Всю нашу жизнь составляло бесконечное копошение на кухне, реже — в ванной, затем это были выдвижения каждого члена семьи на работу или учебу, после — торжественное возвращение домой и совместный просмотр какой-нибудь телепередачи. Хотя, конечно же, вкусы сильно разнились, и это почти всегда вызывало своего рода маленькую войну между теми или иными членами семьи. В заключение дня — ужин и крайне сомнительный отдых.
Но вернемся в тот апрельский вечер. Журчащий голубиный рой под окном перешептывается шуршанием крыльев, заставляя воздух вокруг трепетать и маяться. Я одеваюсь и, резво перепрыгивая по ступенькам подъездной лестницы, выбираюсь на улицу, чтобы подождать маму на скамейке во дворе. Ветер гнет упругие ветви деревьев. В окнах домов разгорается стремительно растущее зарево закатных отблесков.

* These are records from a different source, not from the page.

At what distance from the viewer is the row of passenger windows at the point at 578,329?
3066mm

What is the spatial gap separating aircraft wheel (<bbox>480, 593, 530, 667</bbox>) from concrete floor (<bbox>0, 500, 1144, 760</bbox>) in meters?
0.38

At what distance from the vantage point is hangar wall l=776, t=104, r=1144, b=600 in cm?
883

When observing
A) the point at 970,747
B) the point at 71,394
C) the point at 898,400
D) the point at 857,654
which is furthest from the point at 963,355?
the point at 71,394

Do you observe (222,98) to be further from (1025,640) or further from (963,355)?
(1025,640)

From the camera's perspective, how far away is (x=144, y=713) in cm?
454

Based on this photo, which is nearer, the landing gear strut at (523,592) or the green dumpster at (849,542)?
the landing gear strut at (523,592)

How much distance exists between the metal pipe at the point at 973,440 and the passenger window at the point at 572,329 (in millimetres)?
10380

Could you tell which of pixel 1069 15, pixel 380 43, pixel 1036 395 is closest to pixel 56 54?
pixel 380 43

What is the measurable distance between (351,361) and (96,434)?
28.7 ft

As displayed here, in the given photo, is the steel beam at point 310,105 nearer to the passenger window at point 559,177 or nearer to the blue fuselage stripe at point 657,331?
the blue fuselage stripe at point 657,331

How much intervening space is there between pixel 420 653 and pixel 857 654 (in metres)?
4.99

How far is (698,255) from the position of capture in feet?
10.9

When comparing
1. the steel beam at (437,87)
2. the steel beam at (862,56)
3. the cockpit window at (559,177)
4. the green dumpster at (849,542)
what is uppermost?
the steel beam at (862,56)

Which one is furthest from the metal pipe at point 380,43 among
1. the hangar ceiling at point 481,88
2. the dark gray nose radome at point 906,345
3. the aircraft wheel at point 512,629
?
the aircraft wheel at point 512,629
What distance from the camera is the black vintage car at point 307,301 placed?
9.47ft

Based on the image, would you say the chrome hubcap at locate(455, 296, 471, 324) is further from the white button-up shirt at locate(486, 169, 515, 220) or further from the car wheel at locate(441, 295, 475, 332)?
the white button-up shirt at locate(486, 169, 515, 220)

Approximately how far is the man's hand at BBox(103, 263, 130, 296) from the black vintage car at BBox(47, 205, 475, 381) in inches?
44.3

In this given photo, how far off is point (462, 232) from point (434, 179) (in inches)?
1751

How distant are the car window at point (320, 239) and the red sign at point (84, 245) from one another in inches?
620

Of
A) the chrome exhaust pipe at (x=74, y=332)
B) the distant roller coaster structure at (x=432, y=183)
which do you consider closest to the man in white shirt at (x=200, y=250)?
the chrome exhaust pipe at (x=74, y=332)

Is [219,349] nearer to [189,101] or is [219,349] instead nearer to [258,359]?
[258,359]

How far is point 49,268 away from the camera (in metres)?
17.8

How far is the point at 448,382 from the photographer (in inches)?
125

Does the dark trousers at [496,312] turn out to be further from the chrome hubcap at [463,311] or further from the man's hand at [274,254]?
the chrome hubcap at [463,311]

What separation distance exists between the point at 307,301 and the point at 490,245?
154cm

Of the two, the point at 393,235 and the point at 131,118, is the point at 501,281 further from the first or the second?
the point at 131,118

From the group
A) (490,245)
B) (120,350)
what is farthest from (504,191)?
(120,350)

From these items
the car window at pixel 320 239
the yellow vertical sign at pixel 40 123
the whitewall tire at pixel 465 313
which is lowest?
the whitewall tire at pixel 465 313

Вскоре переулки утонут в стремительном вальсе огней и звуков. Вот и мама выходит из подъезда, жестом просит меня поторопиться. Мы наконец отправляемся в гости к бабушке.
Машина аккуратно плывет в гудящем потоке бесноватого шоссе. Это полет или погружение? Пытаясь уловить магию движения, я замираю возле окошка и наблюдаю: проплывающий мимо город все больше и больше наполняется ночным светом и тонет в неисчерпаемом озере бронзового сияния. С каждой минутой погружение все глубже, глубже.
В городе жизнь бьет ключом. Разные люди спешат в разные стороны. Лица людей, быстро сменяясь, бесконечно мелькают в неугомонном танце тени и света.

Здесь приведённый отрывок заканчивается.